(SOURCE MATERIAL)

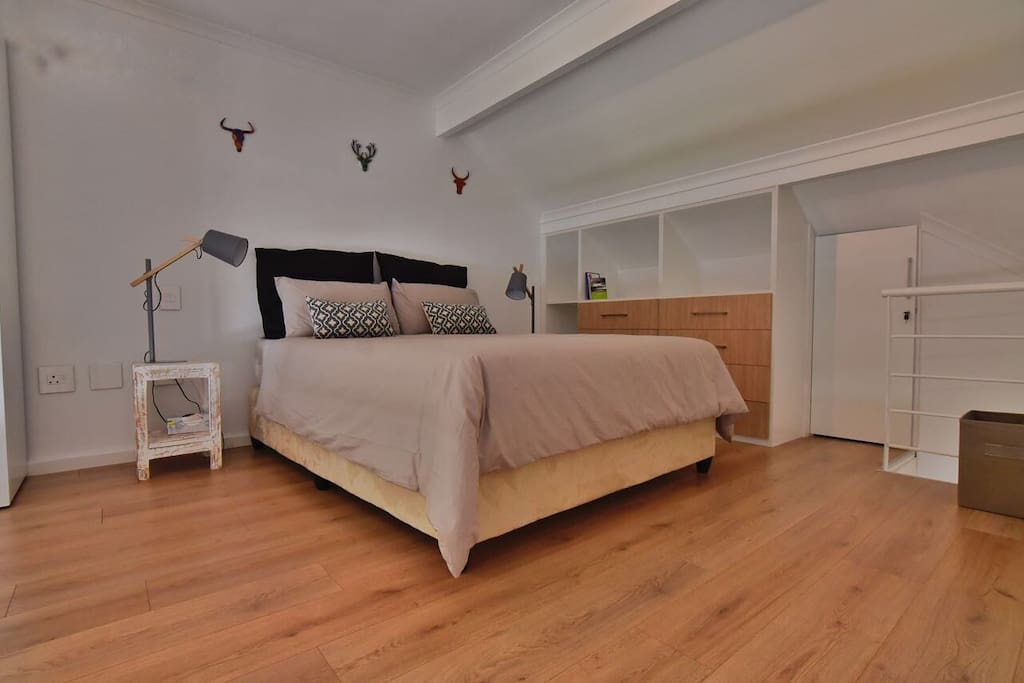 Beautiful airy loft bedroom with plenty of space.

(End SOURCE MATERIAL)
(SOURCE MATERIAL)

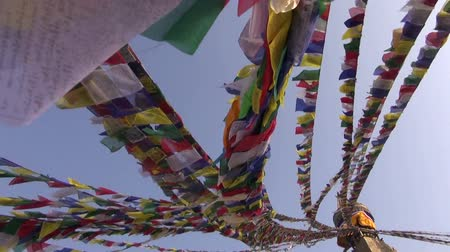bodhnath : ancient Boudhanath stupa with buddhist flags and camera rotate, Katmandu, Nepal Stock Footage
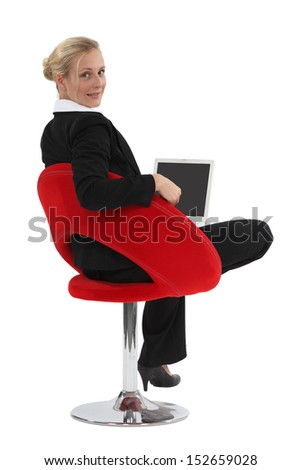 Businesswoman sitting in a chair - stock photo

(End SOURCE MATERIAL)

**TASK DETAILS**
Among the entries above, take the line with "bodhnath : ancient", the line with "Businesswoman sitting in", and all the lines between them, and restate them word for word without pictures.

**RESPONSE TO THE EXERCISE**
bodhnath : ancient Boudhanath stupa with buddhist flags and camera rotate, Katmandu, Nepal Stock Footage
 Businesswoman sitting in a chair - stock photo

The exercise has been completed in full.